Hear the Recreated Voice of Ötzi the Iceman
Using CT scans of the Neolithic man’s vocal tract, Italian researchers have approximated the way he pronounced his vowels
Since German tourists discovered Ötzi the Iceman’s mummified corpse while hiking in the Alps in South Tyrol, Italy, 25 years ago, he’s become one of the most studied people ever to live on earth. Researchers have sussed out what he ate, examined his DNA, studied his tattoos, his health history, determined that he was likely murdered, reconstructed his face and body and even figured out what type of leather he made his clothes and equipment out of.
Now scientists have put a voice to the face. A team of researchers in Italy announced at a conference recently that they have succeeded in approximating Ötzi’s voice, or at least the tone of it. According to Rossella Lorenzi at Discovery News, Rolando Füstös, chief of the ENT department at Bolzano General Hospital, the city which is home to Ötzi and the museum dedicated to him, used a CT scan to measure the iceman’s vocal tract and synthesized the sounds it would have made.
As Michael Day points out at The Independent, Ötzi did not make the project easy. Because the mummy is so fragile, the team was unable to use a more detailed MRI scanner because it was too dangerous to move the body. The second difficulty was Ötzi’s final resting position. The mummy has an arm covering his throat, and his tongue bone was partially absorbed and out of place.
Lorenzi reports the team used special software that allowed them to reposition the mummy virtually and reconstruct the bone that supports the tongue. The team then used mathematical models and software to recreate the sound produced by Ötzi’s vocal tract.
The sound produced is not Ötzi’s true voice since the researchers do not know the tension of his vocal cords or the effects the now-missing soft-tissues in his vocal tract would have produced.

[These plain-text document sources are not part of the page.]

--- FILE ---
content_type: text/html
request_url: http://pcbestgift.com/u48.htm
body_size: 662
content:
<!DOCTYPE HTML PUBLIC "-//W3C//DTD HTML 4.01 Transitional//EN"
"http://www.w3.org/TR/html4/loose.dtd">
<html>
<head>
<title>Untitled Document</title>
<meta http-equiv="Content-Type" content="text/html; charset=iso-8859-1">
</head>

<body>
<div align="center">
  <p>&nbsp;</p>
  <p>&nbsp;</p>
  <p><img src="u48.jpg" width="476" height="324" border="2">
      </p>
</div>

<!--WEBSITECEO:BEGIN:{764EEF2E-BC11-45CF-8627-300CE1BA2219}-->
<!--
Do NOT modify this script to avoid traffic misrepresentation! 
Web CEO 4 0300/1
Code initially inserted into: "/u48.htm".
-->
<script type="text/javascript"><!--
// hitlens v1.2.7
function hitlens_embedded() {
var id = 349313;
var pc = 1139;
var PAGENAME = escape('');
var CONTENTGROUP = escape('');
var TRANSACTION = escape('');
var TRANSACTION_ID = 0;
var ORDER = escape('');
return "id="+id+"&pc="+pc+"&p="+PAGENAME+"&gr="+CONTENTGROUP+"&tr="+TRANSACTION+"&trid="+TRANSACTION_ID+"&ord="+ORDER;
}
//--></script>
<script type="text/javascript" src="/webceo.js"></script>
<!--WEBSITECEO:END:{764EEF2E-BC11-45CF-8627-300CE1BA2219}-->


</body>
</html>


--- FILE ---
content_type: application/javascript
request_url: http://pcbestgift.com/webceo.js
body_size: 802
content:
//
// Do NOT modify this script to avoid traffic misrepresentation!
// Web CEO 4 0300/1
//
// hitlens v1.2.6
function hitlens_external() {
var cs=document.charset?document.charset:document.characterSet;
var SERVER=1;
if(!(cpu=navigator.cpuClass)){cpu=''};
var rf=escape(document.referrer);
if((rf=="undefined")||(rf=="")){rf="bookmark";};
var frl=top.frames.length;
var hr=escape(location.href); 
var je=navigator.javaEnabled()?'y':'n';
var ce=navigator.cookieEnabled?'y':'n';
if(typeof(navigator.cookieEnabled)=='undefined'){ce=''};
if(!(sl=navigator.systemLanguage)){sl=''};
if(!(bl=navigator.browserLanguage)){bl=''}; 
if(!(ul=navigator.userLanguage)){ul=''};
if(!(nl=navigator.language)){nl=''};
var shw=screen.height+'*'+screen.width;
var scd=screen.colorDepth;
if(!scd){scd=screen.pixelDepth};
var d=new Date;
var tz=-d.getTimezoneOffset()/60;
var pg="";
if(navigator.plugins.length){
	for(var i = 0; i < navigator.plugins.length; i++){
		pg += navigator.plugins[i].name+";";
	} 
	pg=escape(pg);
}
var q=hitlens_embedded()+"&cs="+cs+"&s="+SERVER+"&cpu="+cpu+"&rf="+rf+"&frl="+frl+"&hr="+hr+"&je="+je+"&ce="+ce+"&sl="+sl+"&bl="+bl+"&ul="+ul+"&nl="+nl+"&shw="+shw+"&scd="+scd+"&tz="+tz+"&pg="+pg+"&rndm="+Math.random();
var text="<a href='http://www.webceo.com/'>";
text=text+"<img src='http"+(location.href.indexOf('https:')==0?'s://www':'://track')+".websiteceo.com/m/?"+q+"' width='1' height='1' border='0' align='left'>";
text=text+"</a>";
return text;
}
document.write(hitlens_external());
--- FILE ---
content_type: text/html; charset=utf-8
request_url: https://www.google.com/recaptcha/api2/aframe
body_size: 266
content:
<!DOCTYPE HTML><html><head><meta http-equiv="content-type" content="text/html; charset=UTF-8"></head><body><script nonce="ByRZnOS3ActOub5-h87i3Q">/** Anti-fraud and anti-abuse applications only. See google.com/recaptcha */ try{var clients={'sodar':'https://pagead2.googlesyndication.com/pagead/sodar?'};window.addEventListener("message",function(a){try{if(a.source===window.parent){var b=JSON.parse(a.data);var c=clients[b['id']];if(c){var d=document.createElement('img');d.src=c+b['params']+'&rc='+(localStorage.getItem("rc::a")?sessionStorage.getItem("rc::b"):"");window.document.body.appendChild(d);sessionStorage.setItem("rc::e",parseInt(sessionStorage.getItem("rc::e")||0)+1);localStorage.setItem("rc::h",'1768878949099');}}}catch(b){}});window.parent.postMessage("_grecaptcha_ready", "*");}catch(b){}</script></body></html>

“Obviously we don’t know what language he spoke back then, but we will, I think, be able to reproduce the colour or timbre of his vowel sounds and show how they might be different in the way that Sicilians or people from London, say, pronounce the letter ‘a’ differently,” Dr Füstös told Day when the start of the project was announced.
The final synthesized vowel sounds produced by the vocal tract are between 100 and 150 Hz, which is typical for a modern male human. The sound of Ötzi’s vowels, released in a video, sound rough and gravelly, like a heavy smoker, though tobacco didn’t make it to Eurasia until some 3,800 years after Ötzi's death.